While Furber pointed out the community building currently occurring on campus, she discussed how her sexual assault at Notre Dame was a harmful experience during her time at the College.

“It’s very difficult to talk about [since] you never know other people’s experiences,” she said. “For a long time Notre Dame is the place that I was sexually assaulted.”

Furber said for many years, she did not feel comfortable discussing her experiences of assault. However, movement of survivors sharing their stories, especially after the global response to the murder of Sarah Everard, propelled her to do so herself, she said.

These issues — they are not going away, Furber said. What happens in the book is fictional — what happened to me is quite different. But to be able to own the impetus behind that is nonfiction. It is something I’ve only felt very comfortable doing in the last few years.

Furber stated she believes survivors need to continue sharing their stories. Based on what she has seen at Saint Mary’s during her visit, Furber said she thinks Saint Mary’s seems like an inclusive place for survivors.

We do have to share our stories and we have to support one another, she said. It seems that there is that community now on campus and I would have loved to have been in that sort of environment.

Furber emphasized the importance of coming back to Saint Mary’s because it influenced much of the material in her novel.

’It’s the best feeling in the world, I think, for a writer’

Turning to her current work, Furber explained she is in the process of revising her second novel, which will be a sequel to her first. The book will follow her protagonist Lillie and her life with her husband, who the reader was not formally introduced to in The Essence of an Hour.”

What I would love to do is to track Lillie, alongside the burgeoning women's rights movements, from sort of second wave feminism with Simone de Beauvoir and things, she said.
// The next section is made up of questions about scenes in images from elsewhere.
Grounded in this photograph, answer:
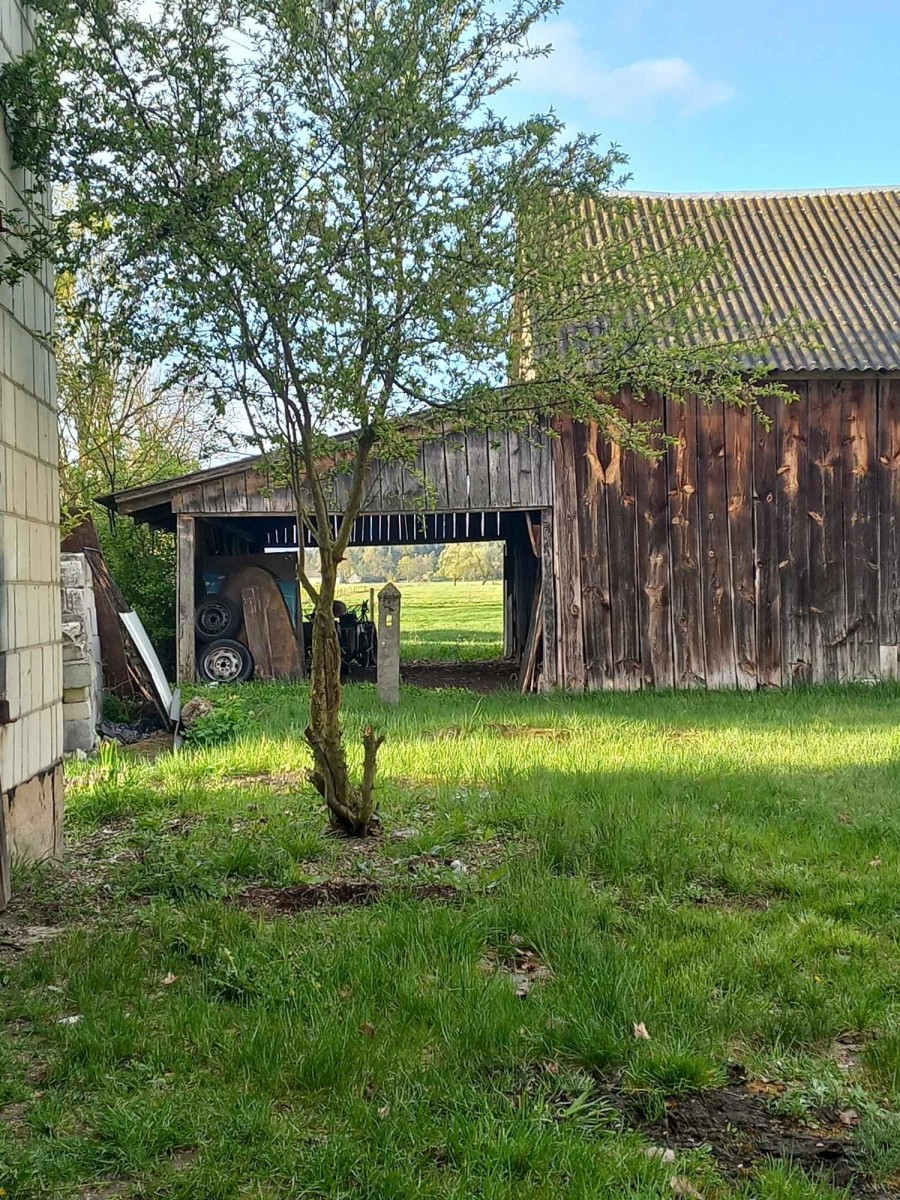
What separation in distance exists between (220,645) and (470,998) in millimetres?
10954

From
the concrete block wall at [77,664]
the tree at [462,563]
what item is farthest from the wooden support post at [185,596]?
the tree at [462,563]

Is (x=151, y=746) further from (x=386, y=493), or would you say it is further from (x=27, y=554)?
(x=27, y=554)

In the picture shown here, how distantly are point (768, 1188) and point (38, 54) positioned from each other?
5.12 metres

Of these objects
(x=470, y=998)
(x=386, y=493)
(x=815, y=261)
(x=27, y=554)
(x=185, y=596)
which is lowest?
(x=470, y=998)

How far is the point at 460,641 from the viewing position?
22.3m

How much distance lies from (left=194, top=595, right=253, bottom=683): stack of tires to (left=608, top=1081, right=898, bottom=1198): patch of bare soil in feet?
36.8

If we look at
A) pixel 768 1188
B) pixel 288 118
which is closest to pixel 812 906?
pixel 768 1188

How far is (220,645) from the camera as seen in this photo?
13727 millimetres

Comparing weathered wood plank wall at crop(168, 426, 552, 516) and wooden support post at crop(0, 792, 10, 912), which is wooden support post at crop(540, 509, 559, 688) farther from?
wooden support post at crop(0, 792, 10, 912)

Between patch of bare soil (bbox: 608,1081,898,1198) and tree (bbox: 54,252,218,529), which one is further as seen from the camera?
tree (bbox: 54,252,218,529)

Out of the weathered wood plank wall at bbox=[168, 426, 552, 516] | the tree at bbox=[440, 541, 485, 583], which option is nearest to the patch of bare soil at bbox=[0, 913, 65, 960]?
the weathered wood plank wall at bbox=[168, 426, 552, 516]

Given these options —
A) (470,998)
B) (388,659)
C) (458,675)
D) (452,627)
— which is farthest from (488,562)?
(470,998)

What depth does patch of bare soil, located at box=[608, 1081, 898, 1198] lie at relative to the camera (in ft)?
8.17

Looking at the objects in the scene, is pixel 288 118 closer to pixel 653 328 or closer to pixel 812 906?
pixel 653 328
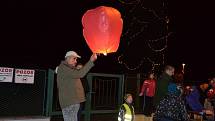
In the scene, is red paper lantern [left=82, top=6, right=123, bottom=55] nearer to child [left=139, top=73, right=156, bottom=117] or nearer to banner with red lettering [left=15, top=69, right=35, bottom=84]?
banner with red lettering [left=15, top=69, right=35, bottom=84]

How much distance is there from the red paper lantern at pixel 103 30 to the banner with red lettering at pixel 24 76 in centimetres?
289

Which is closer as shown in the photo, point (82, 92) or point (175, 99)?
point (175, 99)

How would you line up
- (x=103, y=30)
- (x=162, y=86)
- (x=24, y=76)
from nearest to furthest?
1. (x=103, y=30)
2. (x=162, y=86)
3. (x=24, y=76)

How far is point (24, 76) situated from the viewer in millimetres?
12305

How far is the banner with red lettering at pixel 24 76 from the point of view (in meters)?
12.1

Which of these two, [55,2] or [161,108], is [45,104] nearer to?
[161,108]

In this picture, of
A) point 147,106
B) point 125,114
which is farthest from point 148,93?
point 125,114

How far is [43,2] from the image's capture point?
140ft

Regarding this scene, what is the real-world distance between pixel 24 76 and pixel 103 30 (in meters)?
3.54

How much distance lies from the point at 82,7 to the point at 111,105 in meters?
28.7

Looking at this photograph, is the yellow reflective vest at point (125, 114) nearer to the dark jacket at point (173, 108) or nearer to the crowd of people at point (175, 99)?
the crowd of people at point (175, 99)

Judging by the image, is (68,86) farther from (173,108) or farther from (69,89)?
(173,108)

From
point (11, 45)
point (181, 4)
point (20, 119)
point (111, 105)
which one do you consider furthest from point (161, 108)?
point (11, 45)

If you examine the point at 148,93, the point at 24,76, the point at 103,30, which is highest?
the point at 103,30
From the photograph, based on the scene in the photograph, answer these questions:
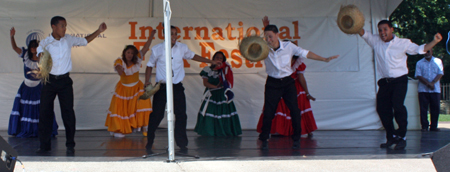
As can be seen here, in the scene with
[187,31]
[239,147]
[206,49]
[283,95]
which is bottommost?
[239,147]

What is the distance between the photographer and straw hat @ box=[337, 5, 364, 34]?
484 centimetres

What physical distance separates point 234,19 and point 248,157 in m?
3.97

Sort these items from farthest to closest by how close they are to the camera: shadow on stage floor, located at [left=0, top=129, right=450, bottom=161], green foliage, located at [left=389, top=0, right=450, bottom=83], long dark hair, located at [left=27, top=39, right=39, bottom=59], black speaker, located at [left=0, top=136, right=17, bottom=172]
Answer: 1. green foliage, located at [left=389, top=0, right=450, bottom=83]
2. long dark hair, located at [left=27, top=39, right=39, bottom=59]
3. shadow on stage floor, located at [left=0, top=129, right=450, bottom=161]
4. black speaker, located at [left=0, top=136, right=17, bottom=172]

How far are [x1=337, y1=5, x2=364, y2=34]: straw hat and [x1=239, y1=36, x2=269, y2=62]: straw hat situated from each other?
3.46 feet

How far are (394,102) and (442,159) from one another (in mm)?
980

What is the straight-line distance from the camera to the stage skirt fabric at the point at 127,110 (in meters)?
6.67

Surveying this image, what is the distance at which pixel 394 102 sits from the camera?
4938mm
The second book, what I'm working on, is looking at Lillie and at that 10 year period of why does she write the first novel and we actually meet [her] husband and we understand what happens with that.
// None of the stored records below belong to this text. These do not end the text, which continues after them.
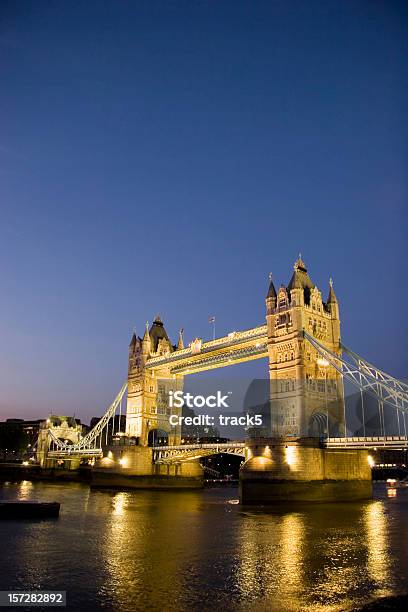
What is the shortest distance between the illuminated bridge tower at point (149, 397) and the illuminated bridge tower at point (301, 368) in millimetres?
22101

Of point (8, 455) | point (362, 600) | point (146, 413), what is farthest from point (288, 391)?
point (8, 455)

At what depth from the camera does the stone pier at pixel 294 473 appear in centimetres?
4225

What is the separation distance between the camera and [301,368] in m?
47.9

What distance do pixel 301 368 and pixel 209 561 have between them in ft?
103

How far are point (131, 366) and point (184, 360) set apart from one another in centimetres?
1208

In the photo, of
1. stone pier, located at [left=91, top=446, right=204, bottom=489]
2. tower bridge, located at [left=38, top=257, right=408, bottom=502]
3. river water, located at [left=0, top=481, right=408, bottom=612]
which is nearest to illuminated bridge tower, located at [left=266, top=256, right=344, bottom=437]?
tower bridge, located at [left=38, top=257, right=408, bottom=502]

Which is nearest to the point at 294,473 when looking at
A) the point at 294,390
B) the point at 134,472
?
the point at 294,390

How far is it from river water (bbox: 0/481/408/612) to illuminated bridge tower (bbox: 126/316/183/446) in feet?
125

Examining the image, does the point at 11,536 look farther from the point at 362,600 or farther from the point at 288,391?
the point at 288,391

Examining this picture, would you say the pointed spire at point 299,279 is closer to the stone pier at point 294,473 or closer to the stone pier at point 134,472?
the stone pier at point 294,473

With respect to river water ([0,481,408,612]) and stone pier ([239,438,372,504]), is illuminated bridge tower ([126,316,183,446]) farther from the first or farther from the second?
river water ([0,481,408,612])

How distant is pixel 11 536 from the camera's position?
22.5 m

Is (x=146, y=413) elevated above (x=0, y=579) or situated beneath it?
elevated above

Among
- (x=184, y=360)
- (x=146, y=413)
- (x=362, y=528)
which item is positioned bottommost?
(x=362, y=528)
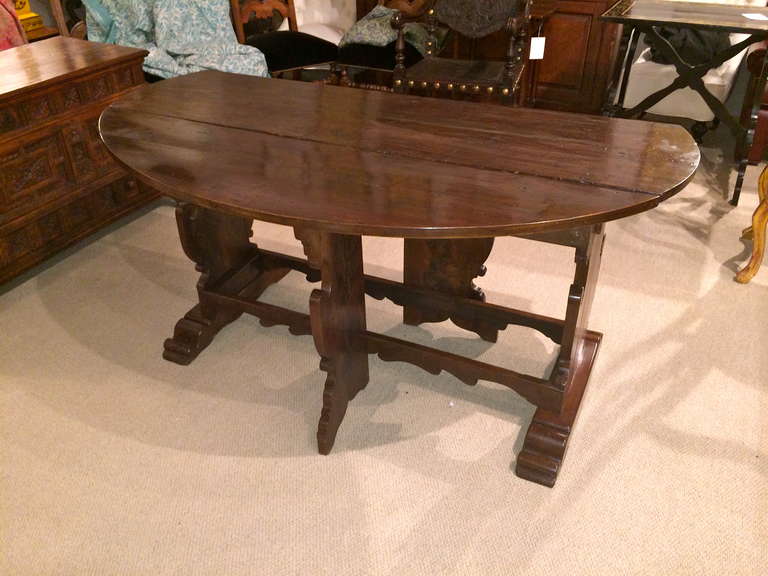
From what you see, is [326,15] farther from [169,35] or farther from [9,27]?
[9,27]

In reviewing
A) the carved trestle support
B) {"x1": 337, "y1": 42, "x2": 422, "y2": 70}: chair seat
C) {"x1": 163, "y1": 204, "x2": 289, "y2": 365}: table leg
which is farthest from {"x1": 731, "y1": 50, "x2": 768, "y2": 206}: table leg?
{"x1": 163, "y1": 204, "x2": 289, "y2": 365}: table leg

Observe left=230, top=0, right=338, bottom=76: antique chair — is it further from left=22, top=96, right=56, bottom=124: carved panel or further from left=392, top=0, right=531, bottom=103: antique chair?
left=22, top=96, right=56, bottom=124: carved panel

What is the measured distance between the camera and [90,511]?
1.61 metres

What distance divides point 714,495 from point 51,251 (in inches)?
93.2

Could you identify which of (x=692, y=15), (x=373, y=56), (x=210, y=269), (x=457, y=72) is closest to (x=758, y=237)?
(x=692, y=15)

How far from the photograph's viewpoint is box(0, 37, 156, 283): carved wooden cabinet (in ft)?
7.55

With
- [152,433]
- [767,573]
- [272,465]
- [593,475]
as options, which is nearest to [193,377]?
[152,433]

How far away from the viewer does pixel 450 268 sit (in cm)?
202

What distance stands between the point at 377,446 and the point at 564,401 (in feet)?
1.68

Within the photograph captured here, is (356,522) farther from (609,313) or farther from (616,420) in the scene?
(609,313)

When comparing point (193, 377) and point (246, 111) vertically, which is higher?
point (246, 111)

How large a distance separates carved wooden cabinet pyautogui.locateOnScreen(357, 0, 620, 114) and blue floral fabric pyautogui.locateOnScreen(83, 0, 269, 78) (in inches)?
42.3

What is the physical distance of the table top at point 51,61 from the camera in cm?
230

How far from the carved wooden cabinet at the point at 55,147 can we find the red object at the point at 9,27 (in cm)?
35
While Furber stated her influence for writing The Essence of an Hour as a trilogy comes from reading Edna O’Brien’s coming-of-age series The Country Girls,” she said she believes there are not enough female coming of age stories.

“For as many boy coming of age stories as we have — really tracking them through the ages —we’re really missing that in feminist literature,” she said.

While Furber said she still needs to make revisions to her work, she noted that she is excited by the prospect of her second novel.

“It’s exhilarating to keep going with it,” she said. “There’s still finessing to do. There’s still things to tweak, but that coming into shape is, it’s the best feeling in the world, I think, for a writer.”

‘It’s wonderful to have that platform and that privilege — the opportunity to speak to young women specifically’

Prior to the reading, Furber visited the College’s fiction writing workshop Wednesday and spoke to students who had read “The Essence of an Hour” for class. Students were able to engage with Furber, asking her questions about the novel itself and her overall writing career. 

Madison Suseland, a junior in the course, explained how she enjoyed Furber’s personal attention to the class’s response to her novel.

“It was really excellent to have her in class,” she said. “I absolutely loved the way she was so engaged with her readers, in the way that she wanted to know how we interpreted her book, how we interpreted her characters. I thought it was a commendable effort of attentiveness and how she just really wanted honest opinions.”

Suseland added she particularly valued the experience because the class could speak with Furber in a smaller setting.

“I absolutely felt it was a really unique experience,” she said. “I’ve never been able to do that before, especially in such a small and close community setting, so I thought it was really cool to have that.”

According to Furber, one of the best parts of writing is connecting with young women who are responding to her work.

It’s wonderful to have that platform and that privilege — the opportunity to speak to young women specifically and communicate my experiences and these characters’ experiences and to take away current experiences as well, she said. That is why I write.